I've done it both ways. I've never had much trouble with drowned chicks (just a few, over many years and hundreds of chicks.) The chicks that did drown were in batches that did not have marbles in the water.

I've decided I do prefer to put marbles in the waterer for the first few days, for an entirely different reason: the chicks peck at the marbles and get water in their beaks, so this teaches them how to drink. Once I decided that worked, I completely stopped dipping beaks on newly-shipped or newly-hatched chicks. I remove the marbles after a few days, because it is such a nuisance to dump & refill the water with marbles in it. I might leave just a few marbles for a day or two past the point when I take out most of them, but they are all out sometime between day 2 and about day 5, depending on my patience level at the time.

As regards teaching chicks to drink, I think it is more important to do something when there are just a few chicks. The more chicks in the group, the more likely that some will figure it out anyway. Once a few have learned how to drink, the rest copy them and learn too, no matter how many or few chicks are in the group.
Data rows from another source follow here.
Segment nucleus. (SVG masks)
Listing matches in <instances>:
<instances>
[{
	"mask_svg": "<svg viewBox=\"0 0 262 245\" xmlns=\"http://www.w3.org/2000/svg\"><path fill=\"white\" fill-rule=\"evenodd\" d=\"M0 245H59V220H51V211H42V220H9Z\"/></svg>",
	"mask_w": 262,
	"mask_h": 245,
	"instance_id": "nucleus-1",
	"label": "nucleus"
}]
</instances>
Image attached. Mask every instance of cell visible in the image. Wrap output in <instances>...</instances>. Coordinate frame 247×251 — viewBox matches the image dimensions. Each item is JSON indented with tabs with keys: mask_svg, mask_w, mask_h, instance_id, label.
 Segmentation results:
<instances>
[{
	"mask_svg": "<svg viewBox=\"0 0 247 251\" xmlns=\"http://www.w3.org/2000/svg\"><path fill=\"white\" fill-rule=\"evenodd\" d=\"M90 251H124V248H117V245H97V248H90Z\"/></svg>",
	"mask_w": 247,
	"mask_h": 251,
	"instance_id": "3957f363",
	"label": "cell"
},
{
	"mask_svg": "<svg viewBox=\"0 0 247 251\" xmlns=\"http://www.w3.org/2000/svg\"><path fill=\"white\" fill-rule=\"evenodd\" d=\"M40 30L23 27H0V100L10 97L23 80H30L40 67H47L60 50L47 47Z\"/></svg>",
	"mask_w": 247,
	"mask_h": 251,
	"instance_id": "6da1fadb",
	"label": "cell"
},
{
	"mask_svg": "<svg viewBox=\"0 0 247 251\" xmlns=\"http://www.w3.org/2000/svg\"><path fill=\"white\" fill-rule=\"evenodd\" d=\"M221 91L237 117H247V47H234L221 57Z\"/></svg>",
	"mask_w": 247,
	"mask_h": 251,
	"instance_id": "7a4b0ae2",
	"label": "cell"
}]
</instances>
I think the marbles work better than dipping beaks, with less stress for the chicks and for me.

Oh, I just remembered another detail: I have always used the little chick waterers, that screw onto a jar, when starting young chicks. I may switch them to a bigger waterer when they are a few weeks old, or not, depending on how many chicks there are. But the little plastic chick waterers are already a pretty good protection from drowning. If you had to water chicks from a big open bowl, they might be more likely to fall in and get wet, chilled, possibly drowned. That could make marbles or stones more valuable in that situation.